It's happening, slowly but surely. I'm watching with creeping dread,
and wondering how we'll hold on. I remember reading about the Great
Depression, seeing the black and white photos, and pondering what
parents did. Now I know. I thought it was just me, and now as I share
my struggles with my friends, all of us appear to be in the same
place. Cars falling further behind on maintenance, bills creeping
further behind, and a haunting sense of desperation as personal crises
become more and more untenable.

How then do we offer hope to our children, when the outstanding
balances are twice what the check is, when the water's been cut off
this week, and the power's close behind? I'm no creature of
extravagance, having adopted a frugal lifestyle two years ago as the
tide of the economy began to turn, attempting to stave off what was
coming.

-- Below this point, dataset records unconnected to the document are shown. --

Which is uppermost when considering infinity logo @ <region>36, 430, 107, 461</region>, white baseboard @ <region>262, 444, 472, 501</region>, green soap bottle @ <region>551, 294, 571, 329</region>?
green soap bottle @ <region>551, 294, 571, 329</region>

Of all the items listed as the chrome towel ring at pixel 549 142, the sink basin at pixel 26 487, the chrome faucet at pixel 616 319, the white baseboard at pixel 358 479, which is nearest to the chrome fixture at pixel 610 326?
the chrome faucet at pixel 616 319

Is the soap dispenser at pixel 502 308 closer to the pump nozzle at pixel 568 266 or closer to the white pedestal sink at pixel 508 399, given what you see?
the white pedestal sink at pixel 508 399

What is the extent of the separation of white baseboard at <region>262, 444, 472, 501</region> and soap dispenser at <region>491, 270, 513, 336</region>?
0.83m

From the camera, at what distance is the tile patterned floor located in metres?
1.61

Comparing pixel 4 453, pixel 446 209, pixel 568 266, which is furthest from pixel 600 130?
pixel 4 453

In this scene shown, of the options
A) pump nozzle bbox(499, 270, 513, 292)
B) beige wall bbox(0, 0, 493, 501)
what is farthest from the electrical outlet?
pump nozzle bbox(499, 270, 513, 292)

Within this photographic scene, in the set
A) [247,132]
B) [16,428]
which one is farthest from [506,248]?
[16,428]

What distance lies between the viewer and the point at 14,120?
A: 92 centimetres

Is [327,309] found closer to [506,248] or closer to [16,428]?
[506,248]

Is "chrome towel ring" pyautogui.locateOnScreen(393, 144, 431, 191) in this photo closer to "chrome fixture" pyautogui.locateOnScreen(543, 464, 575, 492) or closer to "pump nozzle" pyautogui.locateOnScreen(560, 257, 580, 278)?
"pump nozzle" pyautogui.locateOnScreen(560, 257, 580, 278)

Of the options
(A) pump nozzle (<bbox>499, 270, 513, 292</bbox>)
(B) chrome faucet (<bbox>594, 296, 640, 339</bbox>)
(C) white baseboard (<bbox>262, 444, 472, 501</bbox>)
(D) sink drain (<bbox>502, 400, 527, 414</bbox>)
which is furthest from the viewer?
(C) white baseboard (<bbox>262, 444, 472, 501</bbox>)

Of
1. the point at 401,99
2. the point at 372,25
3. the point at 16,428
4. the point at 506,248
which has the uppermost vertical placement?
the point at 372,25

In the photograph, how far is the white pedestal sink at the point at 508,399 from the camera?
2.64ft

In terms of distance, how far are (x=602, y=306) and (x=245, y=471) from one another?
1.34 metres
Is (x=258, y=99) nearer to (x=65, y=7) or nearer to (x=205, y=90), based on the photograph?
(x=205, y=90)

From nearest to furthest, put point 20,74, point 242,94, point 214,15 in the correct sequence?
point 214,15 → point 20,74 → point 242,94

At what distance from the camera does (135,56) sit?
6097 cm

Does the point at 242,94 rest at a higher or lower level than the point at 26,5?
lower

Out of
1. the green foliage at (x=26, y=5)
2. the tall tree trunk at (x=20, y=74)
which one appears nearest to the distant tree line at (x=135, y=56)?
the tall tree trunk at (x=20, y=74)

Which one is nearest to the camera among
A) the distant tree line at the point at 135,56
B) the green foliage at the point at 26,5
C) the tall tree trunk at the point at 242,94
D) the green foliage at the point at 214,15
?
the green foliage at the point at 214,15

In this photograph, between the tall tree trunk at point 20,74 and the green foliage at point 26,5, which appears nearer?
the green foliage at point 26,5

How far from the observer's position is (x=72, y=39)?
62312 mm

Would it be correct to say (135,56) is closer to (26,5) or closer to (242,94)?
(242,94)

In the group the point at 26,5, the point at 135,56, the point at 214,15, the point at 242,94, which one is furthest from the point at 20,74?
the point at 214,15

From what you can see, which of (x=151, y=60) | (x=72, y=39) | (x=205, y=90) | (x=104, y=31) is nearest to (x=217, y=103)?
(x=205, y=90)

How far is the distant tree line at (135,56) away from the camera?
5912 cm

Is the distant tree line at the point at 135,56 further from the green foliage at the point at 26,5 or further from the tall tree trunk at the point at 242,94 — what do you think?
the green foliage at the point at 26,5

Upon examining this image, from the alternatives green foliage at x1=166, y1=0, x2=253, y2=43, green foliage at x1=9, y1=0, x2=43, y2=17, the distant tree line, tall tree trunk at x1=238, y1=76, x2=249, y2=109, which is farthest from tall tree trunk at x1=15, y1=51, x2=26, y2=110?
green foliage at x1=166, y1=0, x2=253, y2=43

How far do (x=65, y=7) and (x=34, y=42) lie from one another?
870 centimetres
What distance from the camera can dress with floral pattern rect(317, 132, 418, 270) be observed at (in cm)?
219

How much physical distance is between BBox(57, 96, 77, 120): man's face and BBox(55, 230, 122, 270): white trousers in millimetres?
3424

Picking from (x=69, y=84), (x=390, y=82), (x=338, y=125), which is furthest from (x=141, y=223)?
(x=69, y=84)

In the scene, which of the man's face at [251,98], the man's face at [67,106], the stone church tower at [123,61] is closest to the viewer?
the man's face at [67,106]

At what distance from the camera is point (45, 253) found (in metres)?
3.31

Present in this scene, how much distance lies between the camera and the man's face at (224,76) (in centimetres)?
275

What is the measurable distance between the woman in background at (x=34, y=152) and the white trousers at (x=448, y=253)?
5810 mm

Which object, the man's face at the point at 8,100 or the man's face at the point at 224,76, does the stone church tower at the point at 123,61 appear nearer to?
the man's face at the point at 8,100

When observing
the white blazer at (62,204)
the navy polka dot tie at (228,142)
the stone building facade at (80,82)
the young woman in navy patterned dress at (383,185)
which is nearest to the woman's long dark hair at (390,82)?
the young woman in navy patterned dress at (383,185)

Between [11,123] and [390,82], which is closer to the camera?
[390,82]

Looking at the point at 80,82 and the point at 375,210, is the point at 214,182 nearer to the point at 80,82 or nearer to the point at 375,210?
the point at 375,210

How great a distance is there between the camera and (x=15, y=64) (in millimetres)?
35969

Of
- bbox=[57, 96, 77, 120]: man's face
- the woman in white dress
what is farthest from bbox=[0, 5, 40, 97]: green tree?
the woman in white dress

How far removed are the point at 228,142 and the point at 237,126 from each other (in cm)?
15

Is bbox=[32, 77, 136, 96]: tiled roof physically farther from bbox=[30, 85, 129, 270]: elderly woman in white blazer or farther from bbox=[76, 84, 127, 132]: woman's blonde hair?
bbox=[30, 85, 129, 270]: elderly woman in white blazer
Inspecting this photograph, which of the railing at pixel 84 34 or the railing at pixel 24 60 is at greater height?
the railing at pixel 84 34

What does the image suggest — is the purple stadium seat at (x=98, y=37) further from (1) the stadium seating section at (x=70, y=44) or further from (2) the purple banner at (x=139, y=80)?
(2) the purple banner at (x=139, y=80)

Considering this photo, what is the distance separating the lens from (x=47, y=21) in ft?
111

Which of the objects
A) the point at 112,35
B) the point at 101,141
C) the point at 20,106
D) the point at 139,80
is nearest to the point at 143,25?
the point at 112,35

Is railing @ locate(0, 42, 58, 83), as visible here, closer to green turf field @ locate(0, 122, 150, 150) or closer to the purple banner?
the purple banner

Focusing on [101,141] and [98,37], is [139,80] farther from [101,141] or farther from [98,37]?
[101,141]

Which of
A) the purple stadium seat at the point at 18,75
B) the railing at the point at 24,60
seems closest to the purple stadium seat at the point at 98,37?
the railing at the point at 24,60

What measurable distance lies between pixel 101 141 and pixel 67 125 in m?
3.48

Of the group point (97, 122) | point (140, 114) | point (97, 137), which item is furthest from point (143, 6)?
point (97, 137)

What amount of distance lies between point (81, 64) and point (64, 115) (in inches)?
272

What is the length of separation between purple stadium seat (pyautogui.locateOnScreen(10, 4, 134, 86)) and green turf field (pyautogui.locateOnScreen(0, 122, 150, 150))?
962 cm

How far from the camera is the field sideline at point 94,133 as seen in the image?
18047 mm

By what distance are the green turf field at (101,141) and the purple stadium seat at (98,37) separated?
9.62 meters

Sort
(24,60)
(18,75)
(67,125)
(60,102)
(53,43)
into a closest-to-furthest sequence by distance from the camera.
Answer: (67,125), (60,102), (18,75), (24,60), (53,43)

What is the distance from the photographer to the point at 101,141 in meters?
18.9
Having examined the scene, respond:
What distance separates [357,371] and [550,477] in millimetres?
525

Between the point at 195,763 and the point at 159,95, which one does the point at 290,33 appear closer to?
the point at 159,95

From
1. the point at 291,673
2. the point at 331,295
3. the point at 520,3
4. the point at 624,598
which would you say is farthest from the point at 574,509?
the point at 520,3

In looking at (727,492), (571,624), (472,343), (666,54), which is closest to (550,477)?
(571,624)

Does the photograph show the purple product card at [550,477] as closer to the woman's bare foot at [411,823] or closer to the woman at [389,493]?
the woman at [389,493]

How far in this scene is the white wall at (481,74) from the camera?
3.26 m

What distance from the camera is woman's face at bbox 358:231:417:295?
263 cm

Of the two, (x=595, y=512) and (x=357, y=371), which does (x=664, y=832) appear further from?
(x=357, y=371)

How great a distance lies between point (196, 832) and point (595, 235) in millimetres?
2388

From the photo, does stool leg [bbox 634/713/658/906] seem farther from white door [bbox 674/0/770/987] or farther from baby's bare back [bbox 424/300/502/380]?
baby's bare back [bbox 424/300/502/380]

No car payment, no jaunts to the pub, no fancy electronic
toys, yet other bills rush to take their place. How then do I fight
the creeping horror that threatens to engulf my very concept of
tomorrow?

Suits with fat fingers crush fat cigars with self congratulatory
smiles as they spend more money then I'll ever see in my life, and I'm
counting quarters to cop some mac and cheese to feed my beautiful
brood for one more night. Sing to me beautiful cliches of bright
tomorrows to drift to sleep on tonight, to find reason to wake another
morning. I'm afraid I'm all out of hope.